● Short exercise
Write out, word for word, only the lines of the records starting at the line containing "What distance separates" and ending at the line containing "11258 millimetres", including both of those lines.

● Task material
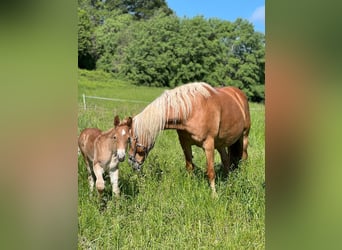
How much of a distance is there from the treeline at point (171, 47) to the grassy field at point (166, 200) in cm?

...

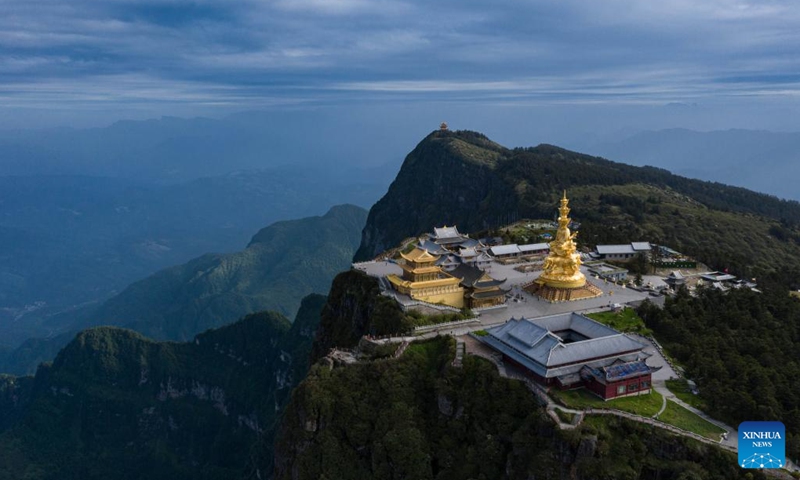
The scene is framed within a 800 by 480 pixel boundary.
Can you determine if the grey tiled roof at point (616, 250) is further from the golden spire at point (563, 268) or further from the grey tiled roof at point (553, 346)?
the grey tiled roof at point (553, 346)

==

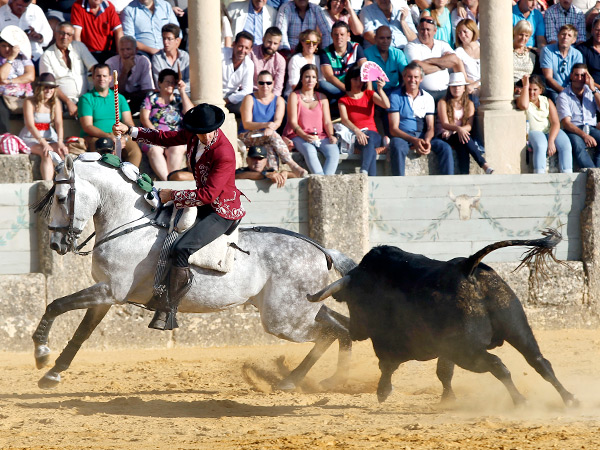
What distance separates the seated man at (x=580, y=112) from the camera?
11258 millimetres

● Result of the task
What distance separates the seated man at (x=580, y=112) from the camera?
11258 millimetres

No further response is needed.